Discussion in 'Wall St. News' started by S2007S, Aug 2, 2016.

  1. S2007S

    S2007S

    Just keep pumping the world with more free handouts to stimulate all worthless economies......which country is next to hand out more free money? I know the US is probably about 2nd or 3rd on that list....have to keep the world prop job going ...no such thing as failure only free worthless money to all to stimulate more worthless economies... Of course no one has a clue that this does NOT work so let everyone keep trying until the entire world economy collapses ....stimulus packages hahahaha.....


    So here are the details.....trillions being pumped in and this includes free money for 22 million low income people....yes 22 million people are getting free money.......can't wait for our free money here in the US....hopefully yellen and friends can print enough to hand out $25000 to each person so we can go out and spend it on more clothes and food.

    http://www.cnbc.com/2016/08/02/japa...s-to-22-million-low-income-people-report.html
     
  2. The US tried something like that too boost the economy back in '08, it was the Economic Stimulus Act of 2008.
    And it helped ward off a recession.



    Oh wait....
     
    Last edited: Aug 2, 2016
  3. Ah yes let's compare the US in 2008 to Japan in 2016...Are you really this dense?

    Japan peaked out back around 1990...They've gone thru decades of ZIRP and now are onto completely radical monetary policy...

    btw, recessions are part of the normal business cycle...8 years of "Emergency Measures" most certainly are not...
     
  4. Sig

    Sig

    And despite "peaking out" in 1990 it's a far more pleasant place to live and work than 90% of the rest of the world for the intervening quarter century. While the tough love imposed on Greece, Ireland, Cyprus... has resulted in a crippling of their economies and is pretty widely recognized as a failure, although arguably at least in Greece's case they maybe didn't deserve the economy they had because of those "rounding errors" on their EU entry paperwork. There aren't easy black and white answers to these problems and some combination of allowing moderate recessions along with low to zero interest rates is probably closer to the right answer than either extreme.
     
    MoneyMatthew and Martinghoul like this.
  5. :: Jack Benny head in my hands expression as humor is lost on some people::
     
  6. Try an emoticon next time, it works wonders...
     
  7. I'm going to assume you missed the "Oh wait" part.
     
  8. Maverick1

    Maverick1

    Floors 40 to 20 can feel quite 'pleasant' with the wind in one's face as one is falling from the 80th floor to the ground with nothing but hard asphalt waiting at the bottom.

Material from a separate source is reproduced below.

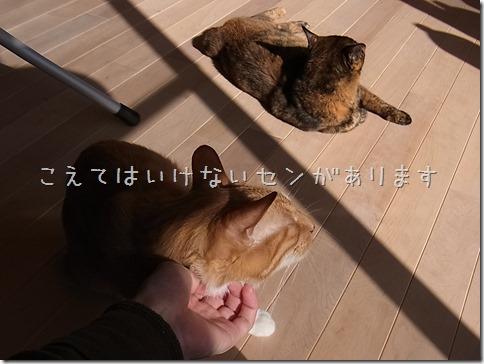 R0015471_thumb-本日の作業台・本日の茶色いフタリ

    The answer isn't low to zero interest rates forever, that's actually part of the problem. To get to the answer you need to repudiate the religion that dominates the halls of academia and policy makers, as a starting point.
     
  9. Sig

    Sig

    People of your opinion have been saying that since 1990. At what point, we're talking a quarter century here, do you admit that you might not be right? I mean with that kind of logic can I claim that whole democracy thing in 1776 was a huge mistake, we just haven't hit the hard asphalt yet.
     
    trilogic likes this.
  10. Maverick1

    Maverick1

    The whole democracy thing has worked reasonably well since 1776. As much cannot be said for mainstream economic thought, which by and large has led to persistent booms and busts with the latest bust resulting in the hollowing of the middle class, a huge increase in the number of people on foodstamps, stagnation in incomes, persistent unemployment, stagnation in GDP growth ad nauseam. And the worst is yet to come. Do you know what conditions are like on the ground in Japan?

    Do you have the honesty to admit that the ideas put out by policy makers and academia stink? I'm talking real world here, not ivory towers where academics are trying to impress other academics with a haze of equations, as Krugman, of all people, admitted himself.